Ineligible registrations represent the potential for fraud but don’t necessarily mean it’s happened or is happening. That’s where a credible audit of voting records is important. Now notably, provable voter fraud has occurred in Arizona and has been successfully prosecuted 22 times over the past decade in the state. This includes a criminal conviction for voter fraud last year of Randy Allen Jumper who was found to have fraudulently used absentee ballots for duplicate voting. That conviction, along with others from recent years gone by for duplicate voting, justifies the concern you’ve expressed. It’s important Arizona finish their audit from last year’s election cycle and purges voter rolls of ineligible registrants. Regarding Florida’s process for reconciling voter rolls, that happens in multiple ways. 

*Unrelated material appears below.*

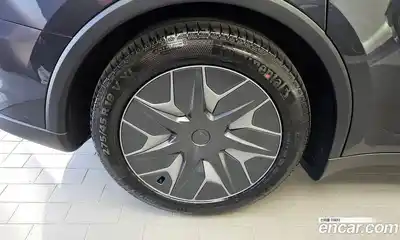 Tesla Model Y 2026 0.2 автомат (гидро), миниатюра 5 Tesla Model Y 2026 0.2 автомат (гидро), миниатюра 5
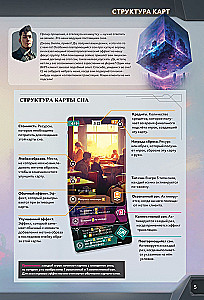 Board Game - Dream Corporation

The Florida Division of Elections regularly reconciles Florida’s voter rolls. This includes monthly purging of ineligible voters which occurs at both county level, through Supervisors of Elections, and the state level. Purging happens for the following reasons:

  • Moved out of state
  • Deceased
  • Felony conviction
  • Voter requests in writing to be removed 
  • Inactive for two or more years and unresponsive to state requests to remain active

This year alone 370,566 previously registered voters have been purged from Florida’s rolls through the reconciliation process. That’s a number which is fairly typical. That’s to say Florida’s long been among the most diligent in reconciling voter rolls to aid in preventing the opportunity for voter fraud through illegible registrations. And to that end the state just recently added another tool to the toolkit for voter integrity. The ERIC system. 

Two years ago, the state joined ERIC or the Electronic Registration Information Center, created by the Pew Trust, for the purpose of helping reconcile voter rolls between states. This year marked the first the state was fully up and running with it for the purpose of comparing voter rolls in our state for duplicate registrations in other states. 30 states and Washington D.C. are members of ERIC and thus able to compare rolls across states. In this regard not only does Florida have an additional fail safe to aid in preventing multiple state registrations/voting, but we’re also able to aid others with their efforts to right their voter rolls. It’s my hope that eventually all states will join ERIC, but then again, the remaining twenty states have to want to ensure they have more accurate voter rolls.

As for Florida, our process is among the most rigorous in the country and helps guard against what’s reflected in the Arizona story that prompted your concerns.